Aim of the task - Can you print, word for word, everything from the line containing "Of the items given as" down to the final line of the rows, including both ends?

## Start Material provided

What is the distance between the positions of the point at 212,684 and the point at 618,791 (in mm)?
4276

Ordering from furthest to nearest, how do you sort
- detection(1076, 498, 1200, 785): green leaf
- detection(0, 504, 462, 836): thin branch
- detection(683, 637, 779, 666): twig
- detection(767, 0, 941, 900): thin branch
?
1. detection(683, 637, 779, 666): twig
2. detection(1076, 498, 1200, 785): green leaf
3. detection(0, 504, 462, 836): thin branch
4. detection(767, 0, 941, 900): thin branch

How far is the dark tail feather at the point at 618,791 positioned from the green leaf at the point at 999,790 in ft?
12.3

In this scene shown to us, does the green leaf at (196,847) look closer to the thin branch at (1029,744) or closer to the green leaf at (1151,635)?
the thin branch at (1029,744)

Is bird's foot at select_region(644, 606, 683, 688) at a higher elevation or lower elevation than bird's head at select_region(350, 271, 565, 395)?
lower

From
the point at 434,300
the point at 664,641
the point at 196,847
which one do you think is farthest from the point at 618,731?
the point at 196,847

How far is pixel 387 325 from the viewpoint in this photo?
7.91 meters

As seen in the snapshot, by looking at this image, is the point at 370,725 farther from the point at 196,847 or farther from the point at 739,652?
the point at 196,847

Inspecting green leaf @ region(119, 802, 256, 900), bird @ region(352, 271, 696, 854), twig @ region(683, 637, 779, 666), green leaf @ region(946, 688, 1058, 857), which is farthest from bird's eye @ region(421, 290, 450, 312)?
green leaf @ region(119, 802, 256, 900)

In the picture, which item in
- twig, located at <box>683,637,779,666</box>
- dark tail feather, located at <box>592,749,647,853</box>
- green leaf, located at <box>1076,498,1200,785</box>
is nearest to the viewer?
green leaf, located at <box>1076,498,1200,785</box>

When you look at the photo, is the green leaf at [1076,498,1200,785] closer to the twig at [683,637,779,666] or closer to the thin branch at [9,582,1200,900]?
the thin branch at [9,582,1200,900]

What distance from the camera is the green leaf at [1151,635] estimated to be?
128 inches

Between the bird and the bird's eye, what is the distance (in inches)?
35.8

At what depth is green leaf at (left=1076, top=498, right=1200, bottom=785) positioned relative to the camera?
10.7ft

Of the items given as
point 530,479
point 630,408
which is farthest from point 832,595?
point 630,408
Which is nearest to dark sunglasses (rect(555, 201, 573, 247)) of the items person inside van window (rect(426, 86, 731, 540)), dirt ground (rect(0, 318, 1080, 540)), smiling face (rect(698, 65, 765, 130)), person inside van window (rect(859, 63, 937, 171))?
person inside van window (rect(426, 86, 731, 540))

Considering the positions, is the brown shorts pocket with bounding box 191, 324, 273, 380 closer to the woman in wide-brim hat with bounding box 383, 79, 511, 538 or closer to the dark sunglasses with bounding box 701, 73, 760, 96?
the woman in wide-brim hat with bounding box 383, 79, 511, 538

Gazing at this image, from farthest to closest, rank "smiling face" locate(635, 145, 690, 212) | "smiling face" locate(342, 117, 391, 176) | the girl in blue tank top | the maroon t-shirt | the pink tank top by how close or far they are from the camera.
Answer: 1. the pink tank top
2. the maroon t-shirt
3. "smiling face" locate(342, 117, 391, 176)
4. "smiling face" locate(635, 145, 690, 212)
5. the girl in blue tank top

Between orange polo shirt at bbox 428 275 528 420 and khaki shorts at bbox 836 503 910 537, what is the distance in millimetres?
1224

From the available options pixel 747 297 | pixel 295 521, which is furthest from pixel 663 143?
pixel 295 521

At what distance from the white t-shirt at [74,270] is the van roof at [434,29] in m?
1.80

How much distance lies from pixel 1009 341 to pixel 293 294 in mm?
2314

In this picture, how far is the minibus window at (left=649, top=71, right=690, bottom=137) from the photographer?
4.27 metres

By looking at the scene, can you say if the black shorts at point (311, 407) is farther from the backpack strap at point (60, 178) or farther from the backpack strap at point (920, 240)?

## End Material provided

Response for this exercise -
Of the items given as
point 530,479
point 630,408
which is farthest from point 832,595?
point 630,408
Which is nearest to dark sunglasses (rect(555, 201, 573, 247)) of the items person inside van window (rect(426, 86, 731, 540)), dirt ground (rect(0, 318, 1080, 540)), smiling face (rect(698, 65, 765, 130)), person inside van window (rect(859, 63, 937, 171))?
person inside van window (rect(426, 86, 731, 540))

Considering the positions, is the brown shorts pocket with bounding box 191, 324, 273, 380 closer to the woman in wide-brim hat with bounding box 383, 79, 511, 538 or closer to the dark sunglasses with bounding box 701, 73, 760, 96?
the woman in wide-brim hat with bounding box 383, 79, 511, 538

Gazing at this image, from farthest to closest, rank "smiling face" locate(635, 145, 690, 212) | "smiling face" locate(342, 117, 391, 176) | the girl in blue tank top | the maroon t-shirt | the pink tank top by how close or far they are from the camera.
Answer: 1. the pink tank top
2. the maroon t-shirt
3. "smiling face" locate(342, 117, 391, 176)
4. "smiling face" locate(635, 145, 690, 212)
5. the girl in blue tank top

Between orange polo shirt at bbox 428 275 528 420 and khaki shorts at bbox 836 503 910 537, what is the distance in millimetres?
1224

From the available options pixel 747 297 | pixel 295 521, which is furthest from pixel 663 143?
pixel 295 521

At what distance from the white t-shirt at [74,270] is the van roof at [434,29] in m?
1.80

How much distance lies from pixel 1009 341 to pixel 293 294 in mm?
2314

In this picture, how far is the minibus window at (left=649, top=71, right=690, bottom=137) from the photographer?
4.27 metres

By looking at the scene, can you say if the black shorts at point (311, 407) is farther from the backpack strap at point (60, 178) or farther from the backpack strap at point (920, 240)?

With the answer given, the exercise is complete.